POLICIES & CODES OF THE COMPANY
The Company has posted the following documents on its website at www.totalhospitality.in
Code of Conduct for Board Members & Senior Management Personnel
Policy for Preservation of Documents
INTERNAL CONTROL SYSTEM AND THEIR ADEQUACY
The Company has adequate system of internal control to commensurate with the size, scale and complexity of its operations, to safeguard and protect from loss, unauthorized use or disposition of its assets. All the transactions are properly authorized, recorded and reported
to the Management.
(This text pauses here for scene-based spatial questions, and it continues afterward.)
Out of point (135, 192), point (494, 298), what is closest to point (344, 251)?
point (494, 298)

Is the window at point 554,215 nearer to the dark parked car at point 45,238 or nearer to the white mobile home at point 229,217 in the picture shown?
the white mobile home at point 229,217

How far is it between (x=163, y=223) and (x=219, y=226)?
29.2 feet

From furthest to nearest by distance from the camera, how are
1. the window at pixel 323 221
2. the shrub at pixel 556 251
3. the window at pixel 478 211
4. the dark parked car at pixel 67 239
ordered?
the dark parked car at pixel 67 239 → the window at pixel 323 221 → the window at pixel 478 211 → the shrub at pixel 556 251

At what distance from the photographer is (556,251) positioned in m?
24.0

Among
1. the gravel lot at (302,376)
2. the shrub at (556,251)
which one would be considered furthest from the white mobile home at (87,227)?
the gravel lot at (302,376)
The Company is following all the applicable Accounting Standards for properly maintaining the books of accounts and reporting financial statements.
The management monitors and evaluates the efficacy and adequacy of internal control system in the Company, its compliances with operating systems, accounting procedures and policies. Based on the report of internal audit function, process owners undertake corrective action in their respective areas and thereby strengthen the controls.
DISCLOSURE ON SEXUAL HARASSMENT OF WOMAN AT WORKPLACE (PREVENTION, PROHIBITION AND REDRESSAL) ACT, 2013
The Company has zero tolerance for sexual harassment at workplace. The company has established the Complaints Committee under the Sexual harassment of Women at Workplace (Prevention, Prohibition and Redressal) Act, 2013 and the rules framed there under.
The committee is constituted with Managing Director and Company Secretary as its members of the Company.
The Company is committed to providing equal opportunities without regard to their race, caste, sex, religion, colour, nationality, disability, etc. All women associates (permanent, temporary, contractual and trainees) as well as any women visiting the Companys office premises or women service providers are covered under this Policy. All employees are treated with dignity with a view to maintain a work environment free of sexual harassment whether physical, verbal or psychological.
During the year the company has widely disseminated the declaration for prohibition, prevention and redressal of sexual harassment at the workplace intended to promote gender sensitive safe spaces and remove underlying factors that contribute towards hostile work environment against women
The annual report as prepared by the Complaints Committee is as follows:
|Number of complaints of sexual harassment received in the year||NIL|
|Number of complaints disposed off during the year||NIL|
|Number of cases pending for more than ninety days||NIL|
|Number of workshops or awareness programme against sexual harassment carried out||NIL|
|Nature of action taken by the employer or District Officer||NIL|
MANAGEMENT DISCUSSION & ANALYSIS
The Management Discussion & Analysis Report on the performance, industry trends and other material changes with respect to the Company is given in "Annexure-IV" forming part of this report.
The Company always endeavors to keep timely response to shareholders request/grievances. Priority is accorded to address all the issues raised by the Stakeholders and provide them with satisfactory replies at the earliest. The Stakeholder Relationship Committee (earlier Shareholders and Investor Grievances committee) of the Board meets periodically and review the status of investors grievances.
SIGNIFICANT AND THE MATERIAL ORDERS PASSED BY THE REGULATORS OR COURTS
There are no significant material orders passed by the Regulators/Courts which would impact the going concern status of the Company and its future operations.
The Directors wish to convey their appreciation to its team for their enormous personal efforts as well as their collective contribution. The Directors would also like to thank the employees, shareholders, customers, dealers, bankers, Government and all the other business associates for the continuous support given by them to the Company and their confidence in its management.